Left For Dead, 60/40 Attempts Comeback

So far, 2023 has been kind to beleaguered 60/40 portfolios.

As discussed here at some length earlier this week, the restoration of a negative stock-bond correlation and the decline in US yields from the highs seen in February are a boon to balanced portfolios coming off the worst year on record for the simplest of simple diversification strategies. Bonds are struggling in May, but that’s ok because big US tech is up nearly 5% MTD.

The biggest of big-picture debates for asset allocators is whether 60/40 is passé and if it is, what replaces it. As I’ve endeavored to make abundantly clear in these pages, the correlation assumptions we came to take for granted in the 21st century aren’t the norm historically. You’re not supposed to “have your cake and eat it too,” so it’s entirely possible that investors will need to take the “multi-” in “multi-asset” a little more seriously going forward.

So far in 2023, 60/40 has rebounded emphatically. Indeed, this year is on pace to neutralize 2022’s drawdown.
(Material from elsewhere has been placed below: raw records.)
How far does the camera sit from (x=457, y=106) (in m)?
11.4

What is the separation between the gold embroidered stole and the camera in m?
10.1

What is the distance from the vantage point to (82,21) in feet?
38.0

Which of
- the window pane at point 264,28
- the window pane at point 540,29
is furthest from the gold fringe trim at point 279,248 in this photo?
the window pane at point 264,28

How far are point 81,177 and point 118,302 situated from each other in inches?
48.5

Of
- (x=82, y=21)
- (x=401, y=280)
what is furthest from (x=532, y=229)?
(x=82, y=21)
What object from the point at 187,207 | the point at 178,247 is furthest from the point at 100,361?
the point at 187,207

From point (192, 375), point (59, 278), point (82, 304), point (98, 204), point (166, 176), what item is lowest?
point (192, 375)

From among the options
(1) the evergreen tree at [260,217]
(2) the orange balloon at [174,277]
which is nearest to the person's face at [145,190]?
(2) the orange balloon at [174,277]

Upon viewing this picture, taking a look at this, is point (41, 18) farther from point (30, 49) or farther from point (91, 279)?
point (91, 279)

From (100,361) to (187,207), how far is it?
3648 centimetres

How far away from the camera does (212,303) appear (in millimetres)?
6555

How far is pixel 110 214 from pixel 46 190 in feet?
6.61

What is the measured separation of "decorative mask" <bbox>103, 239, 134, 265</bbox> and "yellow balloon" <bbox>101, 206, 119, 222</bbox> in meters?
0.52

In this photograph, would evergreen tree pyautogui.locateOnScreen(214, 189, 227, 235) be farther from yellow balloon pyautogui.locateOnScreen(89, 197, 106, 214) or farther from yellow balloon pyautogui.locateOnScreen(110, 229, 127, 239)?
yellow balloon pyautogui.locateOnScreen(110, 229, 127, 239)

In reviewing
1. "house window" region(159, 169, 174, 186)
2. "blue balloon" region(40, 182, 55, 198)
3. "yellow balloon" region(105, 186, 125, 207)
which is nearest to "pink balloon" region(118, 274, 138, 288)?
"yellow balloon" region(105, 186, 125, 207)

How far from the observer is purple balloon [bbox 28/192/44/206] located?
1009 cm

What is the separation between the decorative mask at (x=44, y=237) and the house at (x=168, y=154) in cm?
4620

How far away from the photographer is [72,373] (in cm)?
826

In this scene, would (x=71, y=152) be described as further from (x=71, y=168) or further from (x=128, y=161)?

“60/40 had a disastrous 2022, but a delightful 28% annualized return in 2023 is the best since 1995,” BofA’s Michael Hartnett remarked.

“With ‘fattening left-tail’ accident risk, markets have to price a surprisingly high probability of a ‘crash-landing mega-Fed cut’ in case it all goes wrong,” Nomura’s Charlie McElligott said. “This is the primary catalyst for why the bond / stock correlation has reversed from last year’s ‘inflation overshoot = shock Fed tightening’ regime where all assets were losers and instead, why ‘bonds as your hedge’ has returned to the fore,” he added.

And yet, with cash “performing” in light of the highest money market yields in 15 years and commodities still offering a “real” hedge (figuratively and literally), it’s perhaps no surprise that the 25/25/25/25 portfolio is holding up too.

That looks pretty good when you consider the “sleep well at night” appeal of a 25% cash allocation and a better Sharpe.

As BofA’s Hartnett put it, “bulls are outperforming bears in 2023 but a diversified, conservative portfolio is doing just fine.”